Asanagi dan aku adalah tipe orang yang suka mendiskusikan karya favorit kami. Kami akan mencari seluk-beluk dalam plot, plot hole, dan hal-hal lain yang kami anggap menarik.

Aku mendengar dari Asanagi bahwa setiap kali dia pergi dengan Amami-san dan teman sekelas lainnya untuk menonton film, mereka hanya membicarakan hal-hal dasar seperti bagaimana grafisnya terlihat keren, atau bagaimana musiknya terdengar luar biasa. Percakapan tidak pernah mencapai kedalaman percakapan kami yang biasa.

Itulah salah satu alasan mengapa Asanagi menganggapku sebagai 'temannya'.

“Haah… Itu menyenangkan… Aku akan membacanya dari awal. Mana jilid pertama, Maehara?”

“Tidak ada di rak buku itu, yang lain… Yah, kurasa aku akan membaca yang lain.”

Setelah itu, kami masing-masing berbaring di tempat tidur atau bersandar di dinding sambil menghabiskan waktu kami membaca dengan tenang.

Keheningan tidak membuat kami canggung.

Lagi pula, kami tidak asing dengan keheningan ini.

“Haah… Sudah lama aku tidak membaca sebanyak itu…”

Aku beristirahat sejenak setelah sesi membaca yang panjang, hanya untuk menyadari bahwa lebih dari dua jam telah berlalu. Akhir-akhir ini, aku menemukan diriku lupa waktu setiap kali aku bermain game atau membaca.

“Aku harus membuat kopi. Asanagi, kamu mau kopi—”

Aku baru saja akan memanggil Asanagi, yang sedang berbaring di tempat tidurku.

“Zzz…”

"Hah? Apakah dia tidur…?"

Ketika aku melihat lebih dekat ke wajahnya, aku menemukan bahwa dia memang tertidur. Bahkan mulutnya setengah terbuka.

Juga, dia mendengkur. Serius, tertidur seperti ini baik-baik saja, tapi bukankah dia terlalu tidak berdaya?

Apakah dia bahkan menyadari bahwa dia masih di dalam kamarku?

“Zzz…”

“Serius, bukankah kamu seorang gadis…?”

Namun, entah kenapa dia tetap terlihat menggemaskan. Apakah itu keuntungan menjadi cantik?

'Ya Tuhan, semoga wajahku terlihat sebagus dia... Yah, terserahlah...' Aku memutuskan untuk berhenti memikirkannya.

Hoamm...

“…Melihatnya membuatku mengantuk juga.”

Dia biasanya pulang ke rumah satu jam dari sekarang, jadi tidak apa-apa membiarkannya tidur lebih lama.

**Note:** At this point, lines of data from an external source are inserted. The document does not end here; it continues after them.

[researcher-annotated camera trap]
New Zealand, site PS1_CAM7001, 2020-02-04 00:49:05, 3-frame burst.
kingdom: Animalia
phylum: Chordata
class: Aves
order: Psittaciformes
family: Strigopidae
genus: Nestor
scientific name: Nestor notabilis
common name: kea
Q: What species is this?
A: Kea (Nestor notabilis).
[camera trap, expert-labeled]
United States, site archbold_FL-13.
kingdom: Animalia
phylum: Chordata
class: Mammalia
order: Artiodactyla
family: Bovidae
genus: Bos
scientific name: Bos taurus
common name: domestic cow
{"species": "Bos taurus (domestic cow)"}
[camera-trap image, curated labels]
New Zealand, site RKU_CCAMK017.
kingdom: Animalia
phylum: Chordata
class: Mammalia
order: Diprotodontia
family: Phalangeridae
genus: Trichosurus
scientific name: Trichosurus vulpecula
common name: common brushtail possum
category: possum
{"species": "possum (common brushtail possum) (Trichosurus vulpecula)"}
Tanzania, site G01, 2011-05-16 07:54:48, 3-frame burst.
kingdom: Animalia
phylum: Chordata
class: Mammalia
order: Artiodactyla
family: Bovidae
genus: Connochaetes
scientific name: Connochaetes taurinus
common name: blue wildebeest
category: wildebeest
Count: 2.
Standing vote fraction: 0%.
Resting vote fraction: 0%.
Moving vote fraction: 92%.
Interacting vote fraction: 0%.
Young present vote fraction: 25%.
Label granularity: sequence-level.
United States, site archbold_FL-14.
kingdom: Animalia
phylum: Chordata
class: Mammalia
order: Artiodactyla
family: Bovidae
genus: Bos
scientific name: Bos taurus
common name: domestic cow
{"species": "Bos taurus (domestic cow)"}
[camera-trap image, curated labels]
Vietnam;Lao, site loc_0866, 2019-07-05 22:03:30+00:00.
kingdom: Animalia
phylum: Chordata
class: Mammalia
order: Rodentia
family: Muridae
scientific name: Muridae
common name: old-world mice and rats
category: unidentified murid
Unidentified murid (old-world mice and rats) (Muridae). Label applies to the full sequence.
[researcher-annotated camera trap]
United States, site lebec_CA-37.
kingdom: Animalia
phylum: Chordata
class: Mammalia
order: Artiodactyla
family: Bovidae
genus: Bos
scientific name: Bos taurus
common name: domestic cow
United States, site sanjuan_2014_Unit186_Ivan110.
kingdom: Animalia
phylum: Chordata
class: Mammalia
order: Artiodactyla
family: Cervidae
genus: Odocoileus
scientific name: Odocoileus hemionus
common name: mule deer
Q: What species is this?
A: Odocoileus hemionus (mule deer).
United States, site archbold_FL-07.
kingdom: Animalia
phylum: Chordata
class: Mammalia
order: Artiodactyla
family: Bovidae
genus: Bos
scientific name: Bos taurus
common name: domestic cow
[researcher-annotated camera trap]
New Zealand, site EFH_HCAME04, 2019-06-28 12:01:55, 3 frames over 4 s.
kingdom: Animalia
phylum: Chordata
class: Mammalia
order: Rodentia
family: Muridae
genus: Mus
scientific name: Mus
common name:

Aku menarik selimut ke tubuhnya sebelum menyetel alarm dan berbaring di lantai. Dengan bantal sebagai bantalku, aku memutuskan untuk tidur siang sebentar.

 

 

"Maki, bangun."

“Mm…?”

Aku sedang tidur siang yang menyenangkan ketika aku mendengar suara seseorang bergema melalui kesadaranku yang kabur.

Alarm belum berbunyi, jadi belum lama ini aku mulai tidur siang… Mungkin Asanagi sudah bangun? …Kalau begitu, aku harus mengantarnya ke pintu depan.

“Maki. Maki, bangun.”

“…Maaf, Asanagi, aku juga tertidur.”

“Hmm, jadi nama gadis itu Asanagi?”

“…Eh?”

Aku punya firasat buruk tentang ini.

Ketika aku membuka mata dan berbalik, aku melihat Asanagi masih tidur nyenyak di tempat tidurku.

Ya, dia masih tidur.

Jika itu masalahnya, maka orang yang memanggilku adalah…

Aku perlahan memutar kepalaku.

“Aku pulang kerja lebih awal untuk pertama kalinya dalam beberapa saat… Dan aku melihatmu membawa pulang seorang gadis, hm?”

“I-ibu…”

Berdiri di depanku adalah Maehara Masaki. Orang yang seharusnya bekerja pada jam ini. Ibuku.